**Required work:**
Only the pictures stay out; every record is to be quoted exactly.

**Material provided:**
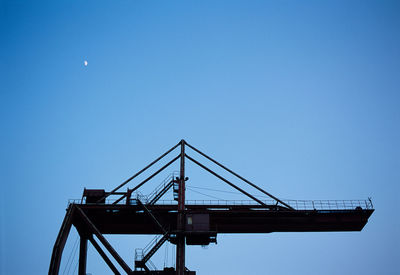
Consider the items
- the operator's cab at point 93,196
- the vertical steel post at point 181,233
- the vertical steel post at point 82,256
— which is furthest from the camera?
the operator's cab at point 93,196

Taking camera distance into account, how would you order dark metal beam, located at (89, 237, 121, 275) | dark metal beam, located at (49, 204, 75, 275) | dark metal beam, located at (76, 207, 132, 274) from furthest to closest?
1. dark metal beam, located at (89, 237, 121, 275)
2. dark metal beam, located at (76, 207, 132, 274)
3. dark metal beam, located at (49, 204, 75, 275)

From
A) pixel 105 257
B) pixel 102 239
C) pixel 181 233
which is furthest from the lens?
pixel 105 257

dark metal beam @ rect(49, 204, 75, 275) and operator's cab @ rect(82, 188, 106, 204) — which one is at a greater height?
operator's cab @ rect(82, 188, 106, 204)

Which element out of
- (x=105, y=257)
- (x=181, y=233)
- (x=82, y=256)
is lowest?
(x=105, y=257)

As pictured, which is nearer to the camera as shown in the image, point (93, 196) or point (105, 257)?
point (105, 257)

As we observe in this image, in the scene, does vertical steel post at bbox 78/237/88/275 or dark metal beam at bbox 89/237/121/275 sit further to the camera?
vertical steel post at bbox 78/237/88/275

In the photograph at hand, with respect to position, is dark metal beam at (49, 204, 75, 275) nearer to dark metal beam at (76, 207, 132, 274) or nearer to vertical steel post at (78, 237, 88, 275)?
dark metal beam at (76, 207, 132, 274)

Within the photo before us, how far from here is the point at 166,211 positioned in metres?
29.3

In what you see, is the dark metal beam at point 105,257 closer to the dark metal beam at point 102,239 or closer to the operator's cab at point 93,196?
the dark metal beam at point 102,239

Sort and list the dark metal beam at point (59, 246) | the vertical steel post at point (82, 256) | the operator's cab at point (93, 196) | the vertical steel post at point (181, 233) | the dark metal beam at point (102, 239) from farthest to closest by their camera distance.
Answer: the operator's cab at point (93, 196) → the vertical steel post at point (82, 256) → the vertical steel post at point (181, 233) → the dark metal beam at point (102, 239) → the dark metal beam at point (59, 246)

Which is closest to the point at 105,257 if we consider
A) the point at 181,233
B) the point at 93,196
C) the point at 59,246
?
the point at 59,246

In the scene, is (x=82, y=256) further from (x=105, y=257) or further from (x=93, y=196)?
(x=93, y=196)

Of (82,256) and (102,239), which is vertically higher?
(102,239)

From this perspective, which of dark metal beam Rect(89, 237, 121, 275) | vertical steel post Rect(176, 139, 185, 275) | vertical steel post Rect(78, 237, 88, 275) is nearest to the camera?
vertical steel post Rect(176, 139, 185, 275)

**Correct answer:**
Consider the items
- the operator's cab at point 93,196
- the vertical steel post at point 181,233
- the vertical steel post at point 82,256
— which is furthest from the camera?
the operator's cab at point 93,196

Taking camera distance into account, how would you order dark metal beam, located at (89, 237, 121, 275) | dark metal beam, located at (49, 204, 75, 275) | dark metal beam, located at (76, 207, 132, 274) from furthest to closest?
1. dark metal beam, located at (89, 237, 121, 275)
2. dark metal beam, located at (76, 207, 132, 274)
3. dark metal beam, located at (49, 204, 75, 275)

From
A) pixel 105 257
B) pixel 102 239
C) pixel 181 233
which is furthest from the lens?
pixel 105 257

dark metal beam @ rect(49, 204, 75, 275) and operator's cab @ rect(82, 188, 106, 204) — which one is at a greater height?
operator's cab @ rect(82, 188, 106, 204)

Which element out of
- (x=105, y=257)
- (x=181, y=233)
- (x=82, y=256)
is lowest?
(x=105, y=257)

As pictured, which is nearer to the camera as shown in the image, point (93, 196) or point (105, 257)?
point (105, 257)

As we observe in this image, in the scene, does vertical steel post at bbox 78/237/88/275 or dark metal beam at bbox 89/237/121/275 sit further to the camera?
vertical steel post at bbox 78/237/88/275

In the photograph at hand, with respect to position, is dark metal beam at (49, 204, 75, 275) nearer to dark metal beam at (76, 207, 132, 274) or nearer to vertical steel post at (78, 237, 88, 275)?
dark metal beam at (76, 207, 132, 274)

Within the photo before us, how far from here is the point at 166,211 positioned in metres?
29.3

In what you see, is the dark metal beam at point 105,257 closer to the dark metal beam at point 102,239 or closer to the operator's cab at point 93,196?
the dark metal beam at point 102,239

Sort and list the dark metal beam at point (59, 246) | the vertical steel post at point (82, 256) | the operator's cab at point (93, 196) | the vertical steel post at point (181, 233) | the dark metal beam at point (102, 239) from farthest to closest by their camera distance.
Answer: the operator's cab at point (93, 196) → the vertical steel post at point (82, 256) → the vertical steel post at point (181, 233) → the dark metal beam at point (102, 239) → the dark metal beam at point (59, 246)

Which is closest to the point at 105,257 if we consider
A) the point at 181,233
B) the point at 93,196
C) the point at 59,246
?
the point at 59,246

In the scene, is (x=82, y=256) further from (x=105, y=257) or further from (x=93, y=196)?
(x=93, y=196)

Of (82,256) and (102,239), which is vertically higher?
(102,239)

From this perspective, which of dark metal beam Rect(89, 237, 121, 275) | vertical steel post Rect(176, 139, 185, 275) | vertical steel post Rect(78, 237, 88, 275) is nearest to the camera?
vertical steel post Rect(176, 139, 185, 275)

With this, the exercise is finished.